Many insiders are reporting to us that footfall in showrooms and auctions appears to be brisk and, the same as in the US (Analysts predict a 15 percent increase in December for US new car sales), there is great anticipation that new car sales for December may well be a record.
The power of the message regarding VAT increases and price hikes are making a compelling case for bringing that new car purchase forward to take advantages of the very real savings that will exist before January 10th.
The flip side is that dealers who are traditionally quieter at this time of year are finding themselves in the position of having to deliver twice as many cars as usual which, although very welcome, is putting a strain on resources and of course having a detrimental effect on other parts of the business.

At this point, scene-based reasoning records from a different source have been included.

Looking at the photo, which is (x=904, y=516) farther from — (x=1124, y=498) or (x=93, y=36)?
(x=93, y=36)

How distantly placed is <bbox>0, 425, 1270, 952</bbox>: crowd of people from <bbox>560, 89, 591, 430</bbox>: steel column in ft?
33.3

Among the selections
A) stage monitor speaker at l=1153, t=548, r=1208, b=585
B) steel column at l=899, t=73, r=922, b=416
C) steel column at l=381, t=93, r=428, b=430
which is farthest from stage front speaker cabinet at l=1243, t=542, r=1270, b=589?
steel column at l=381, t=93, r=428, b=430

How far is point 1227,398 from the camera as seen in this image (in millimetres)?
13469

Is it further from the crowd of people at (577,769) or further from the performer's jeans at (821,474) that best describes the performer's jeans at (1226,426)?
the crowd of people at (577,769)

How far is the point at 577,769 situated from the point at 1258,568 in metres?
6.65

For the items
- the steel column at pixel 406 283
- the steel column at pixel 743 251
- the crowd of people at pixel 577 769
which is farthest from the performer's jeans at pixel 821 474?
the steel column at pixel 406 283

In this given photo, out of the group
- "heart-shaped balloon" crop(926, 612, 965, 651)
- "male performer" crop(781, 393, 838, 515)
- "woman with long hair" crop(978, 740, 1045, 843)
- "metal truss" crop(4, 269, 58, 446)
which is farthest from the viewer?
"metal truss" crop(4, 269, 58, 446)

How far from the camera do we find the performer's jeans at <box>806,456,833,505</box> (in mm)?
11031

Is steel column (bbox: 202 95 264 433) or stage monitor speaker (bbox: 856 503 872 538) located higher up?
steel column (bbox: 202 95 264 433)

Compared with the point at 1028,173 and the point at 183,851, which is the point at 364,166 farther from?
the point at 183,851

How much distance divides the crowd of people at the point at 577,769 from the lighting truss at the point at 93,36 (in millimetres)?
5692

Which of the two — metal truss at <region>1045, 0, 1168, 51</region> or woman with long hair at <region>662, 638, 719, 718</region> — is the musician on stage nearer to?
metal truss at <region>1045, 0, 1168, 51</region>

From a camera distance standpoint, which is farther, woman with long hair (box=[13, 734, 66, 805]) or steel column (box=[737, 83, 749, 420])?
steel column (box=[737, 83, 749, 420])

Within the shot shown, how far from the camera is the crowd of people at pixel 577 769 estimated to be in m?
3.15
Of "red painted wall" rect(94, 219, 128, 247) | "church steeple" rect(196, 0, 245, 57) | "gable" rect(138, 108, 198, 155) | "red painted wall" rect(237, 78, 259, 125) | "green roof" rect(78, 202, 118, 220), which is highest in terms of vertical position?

Some sales managers have commented that they would like to delay the registration of new cars until January but cannot do so and the fact that many of the deals being done now could well have been completed next year but for the price rises is causing some concern.
The general feeling we are getting from the trade is that used car sales will take up the slack shortly although there is a feeling that, unlike last year where prices were launched upwards from historical lows and the high demand ended up catching out many dealers, this year prices are still fairly high anyway. What this means is that although most dealers will need to re-stock their forecourts as usual there will be more of an opportunity to hold the margin which will lead to customers being even more vigilant when comparing prices and prospective deals to be had.
When the sales kick off over the coming week and New Year period trade will certainly be brisk and buyers should be able to take advantage of dealer’s bulk purchases which will lead to genuine savings.